The International Space Station has been continuously occupied since 2000. Because Soyuz capsules ferry only three astronauts at a time and have a limited space warranty, arrivals and departures occur roughly every three months.
Keeping the Station permanently crewed requires careful planning. A few times a year three astronauts leave as a new trio arrives. Crew rotations are called ‘Expeditions’. ESA astronaut Thomas Pesquet was part of Expeditions 50 and 51 and shared his Proxima mission and time on the Station with eight other astronauts.
Soyuz commander: Oleg Novitsky
Russian cosmonaut Oleg Novitsky returnied to space for a second time. Born in 1971 in Belarus, Oleg joined the Russian cosmonaut corps in 2006. His first flight was on Soyuz TMA-06M when he was also commander of the vehicle. Oleg has a background as a pilot in the Russian air force reaching the rank of Lieutenant Colonel before retiring from service.
Oleg was Soyuz commander for the flight to the International Space Station and back, with Thomas acting as second in command.
Flight engineer: Peggy Whitson
NASA astronaut Peggy Whitson had spent over a year on the International Space Station in two six-month Expeditions. She was part of Expedition 5 in 2002 on a Space Shuttle to the Station and returned to the Station in 2007 on a Soyuz. Both Expeditions were notable for being a busy period of assembly. Peggy installed the truss ‘backbone’ of the Space Station on her first mission and even did a spacewalk with the Russian Orlan spacesuit. On her second mission she completed five spacewalks to add the Harmony node, ESA’s Columbus laboratory, the Japanese Kibo laboratory and Canada’s robotic arm Dextre.
A biochemist by education, Peggy has a PhD and many awards as well as two patents to her name. Peggy took over command of the Space Station for a second time during the Proxima mission as Expedition 51 commander.
Peggy returned home in September 2017 on the Soyuz from an extended 288-day mission to the Space Station. During her stay, she set a new record for the most cumulative time in space by an American astronaut with 665 days.
Already on the Station
NASA astronaut Shane Kimbrough was an aviator in the US army before becoming an astronaut in 2004. His first spaceflight started 14 November 2008 on Space Shuttle Endeavour, returning to Earth 30 November. The mission lasted only 16 days but he conducted two spacewalks that lasted over 12 hours in total. Shane was born in Texas in 1967.
Andrei Borisenko was selected as cosmonaut in 2003 after a career in spacecraft flight control and dynamics working on the Russian Mir space station as well as working as flight director at Moscow mission control for both Mir and the International Space Station.

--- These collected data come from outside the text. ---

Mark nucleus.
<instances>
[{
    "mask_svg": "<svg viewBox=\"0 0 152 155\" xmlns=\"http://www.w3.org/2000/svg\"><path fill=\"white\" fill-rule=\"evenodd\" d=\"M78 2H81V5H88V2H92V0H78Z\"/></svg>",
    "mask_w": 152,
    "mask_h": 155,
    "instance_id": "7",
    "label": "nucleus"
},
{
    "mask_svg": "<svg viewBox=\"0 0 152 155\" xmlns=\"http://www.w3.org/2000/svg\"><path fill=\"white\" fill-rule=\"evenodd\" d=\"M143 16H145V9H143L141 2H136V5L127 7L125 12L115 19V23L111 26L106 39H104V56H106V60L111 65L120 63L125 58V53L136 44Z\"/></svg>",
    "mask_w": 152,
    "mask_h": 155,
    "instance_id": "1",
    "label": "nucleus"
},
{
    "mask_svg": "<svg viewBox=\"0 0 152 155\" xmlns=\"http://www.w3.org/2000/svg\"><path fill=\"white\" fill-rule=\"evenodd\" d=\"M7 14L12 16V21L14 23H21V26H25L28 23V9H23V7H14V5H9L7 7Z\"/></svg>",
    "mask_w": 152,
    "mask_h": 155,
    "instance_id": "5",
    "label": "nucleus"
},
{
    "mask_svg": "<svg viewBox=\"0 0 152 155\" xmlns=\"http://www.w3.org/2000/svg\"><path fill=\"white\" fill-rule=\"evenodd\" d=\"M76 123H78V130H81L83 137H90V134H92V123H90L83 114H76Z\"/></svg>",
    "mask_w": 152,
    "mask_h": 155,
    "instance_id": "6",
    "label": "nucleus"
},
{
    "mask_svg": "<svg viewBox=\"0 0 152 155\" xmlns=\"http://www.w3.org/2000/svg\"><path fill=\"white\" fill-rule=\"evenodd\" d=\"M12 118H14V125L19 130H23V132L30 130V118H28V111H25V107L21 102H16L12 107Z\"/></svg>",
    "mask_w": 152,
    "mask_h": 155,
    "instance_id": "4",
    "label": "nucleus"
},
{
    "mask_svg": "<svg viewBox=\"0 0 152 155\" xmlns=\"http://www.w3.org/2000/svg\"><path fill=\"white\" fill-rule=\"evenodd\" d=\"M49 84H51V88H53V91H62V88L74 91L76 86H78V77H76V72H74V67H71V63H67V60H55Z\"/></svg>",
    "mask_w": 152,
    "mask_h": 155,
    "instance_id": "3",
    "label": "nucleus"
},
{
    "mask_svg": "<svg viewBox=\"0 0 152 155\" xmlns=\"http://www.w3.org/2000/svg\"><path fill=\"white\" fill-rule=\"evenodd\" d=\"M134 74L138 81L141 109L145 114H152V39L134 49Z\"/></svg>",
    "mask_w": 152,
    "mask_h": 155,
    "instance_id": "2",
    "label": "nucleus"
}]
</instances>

Andrei’s first spaceflight was aboard Soyuz TMA-21 in 2011 to join Expedition 27 with ESA astronaut Paolo Nespoli amongst others. Andrei took over command of the Space Station for Expedition 28.
Born in 1974, Sergei Ryzhikov was commander of the Soyuz MS-02 spacecraft that took Expedition 49 to the International Space Station. Another lieutenant colonel from the Russian air force Sergei was selected as cosmonaut in 2006.
Alexander Misurkin was a major in the Russian air force before he was selected in 2006 to become a cosmonaut. Among his duties and accomplishments, he is a first-class instructor-pilot and has logged 1600 hours of flight time in jet-trainer aircraft for the Russian air force.
His first spaceflight was in 2012 as part of Expeditions 35 and 36 on Soyuz TMA-08M – one of the first astronaut flights to reach the International Space Station just six hours after launch. During his mission he conducted three spacewalks.
The cosmonaut completed his second spaceflight in February 2018 as part of Expeditions 53 and 54.
Alexander has undergone extreme survival training courses, both in the desert and at sea. In his spare time, the cosmonaut enjoys alpine skiing and karting.
Joe Acaba logged a total of 306 days in space and conducted three spacewalks over three missions. In 2009, Acaba flew on the Space Shuttle Discovery to the International Space Station to deliver the final pair of power-generating solar array wings and a truss element.
During his second mission the first commercial resupply spacecraft, SpaceX Dragon, arrived at the station. The NASA astronaut completed his third spaceflight in February 2018 as part of Expeditions 53 and 54.
Mark Vande Hei
This was NASA astronaut Mark Vande Hei’s first spaceflight. He served as a flight engineer for Expeditions 53 and 54 on the International Space Station.
Mark has a background in physics and engineering, was in the US army before working at NASA as a Capcom at mission control in 2006. In 2009 he was selected as an astronaut – the same year as ESA astronaut Thomas Pesquet. Mark finished his astronaut training in 2011.
Mark and Thomas are both aquanauts having spent eight days living in an underwater habitat as part of NASA’s underwater simulated space missions NEEMO.